Sgt. Conker We are "absolutely fine"

15May/111

High End Performance Optimizations on the Xbox 360 and Windows Phone 7

Ian Nicolades

Technical Director, UberGeekGames

For the Xbox or Windows Phone 7 programmer, performance is something that should always be kept in mind. For any moderately complex game, it can be very easy for framerate issues to crop up, and seeing as those pesky gamers insist on having a smooth playing experience, it can quickly become problematic.

Having had quite a bit of experience in this area with our last few games, this article will be a “missing manual” of sorts; the kind of cheat sheet that would have saved me more than one headache! :)

The target audience

I’m going to make a couple of reasonable assumptions to guide us. First, you either have a game that currently has performance issues, or you’re planning a game that will most likely run into performance issues later on in development. Second, you’ve already read through Shawn’s blog posts on performance. If you haven’t, go read them now: http://msdn.com/blogs/shawnhar I’ll wait.

Back? Excellent. You should already be familiar with the basic principles of profiling, how to use a profiler, rig up an FPS counter, and how to determine if you’re CPU or GPU bound. Without further ado, we will now dive into the deep end of the performance pool, so to speak. Each of the following sections will cover a technique that can help improve your game’s performance.

Quadtrees, Grid Registration, and spatial partitioning

Quadtrees are an oft-recommended improvement, and with good reason – they can vastly improve the performance of many different systems, the most popular being collision detection and view space culling.
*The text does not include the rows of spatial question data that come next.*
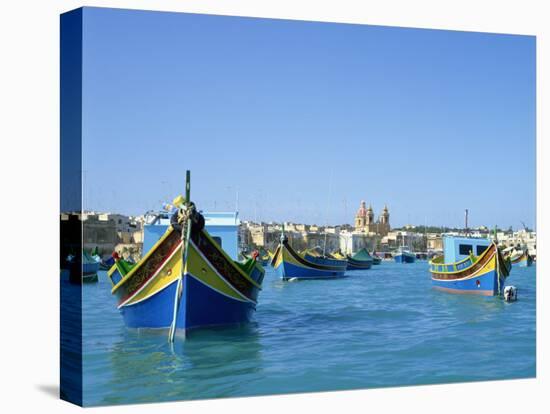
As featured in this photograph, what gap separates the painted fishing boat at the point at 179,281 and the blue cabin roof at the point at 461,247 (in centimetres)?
1035

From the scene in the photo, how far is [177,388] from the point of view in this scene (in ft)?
27.5

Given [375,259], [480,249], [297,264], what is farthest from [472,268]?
[375,259]

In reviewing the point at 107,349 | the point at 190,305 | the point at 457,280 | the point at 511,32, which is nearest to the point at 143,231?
the point at 190,305

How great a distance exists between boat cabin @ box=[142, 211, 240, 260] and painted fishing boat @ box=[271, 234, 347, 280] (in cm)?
1474

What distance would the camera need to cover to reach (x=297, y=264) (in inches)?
1145

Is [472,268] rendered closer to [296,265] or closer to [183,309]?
[296,265]

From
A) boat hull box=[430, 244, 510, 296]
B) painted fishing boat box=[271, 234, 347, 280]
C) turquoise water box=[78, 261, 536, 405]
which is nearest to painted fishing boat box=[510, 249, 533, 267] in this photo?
boat hull box=[430, 244, 510, 296]

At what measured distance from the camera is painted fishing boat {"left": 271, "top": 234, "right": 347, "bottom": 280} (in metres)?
28.4

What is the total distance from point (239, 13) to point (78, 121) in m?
2.32

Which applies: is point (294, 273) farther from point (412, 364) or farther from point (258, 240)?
point (412, 364)

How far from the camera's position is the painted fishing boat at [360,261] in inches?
1691

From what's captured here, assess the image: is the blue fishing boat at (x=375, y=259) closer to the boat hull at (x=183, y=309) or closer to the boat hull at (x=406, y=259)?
the boat hull at (x=406, y=259)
For example, let’s say you’re building a shooter and will have a large number of bullets colliding with an even larger number of enemies. A naive approach would be to run your collision detection algorithm on every bullet against every enemy. This will take exponentially longer as the number of enemies and bullets increases.

By implementing a quadtree, you break the game world up into smaller chunks. Enemies, bullets, and anything else that needs to be collided with will be added to whichever chunk contains them. This way, you only need to check collisions against the bullets and enemies in the same chunk.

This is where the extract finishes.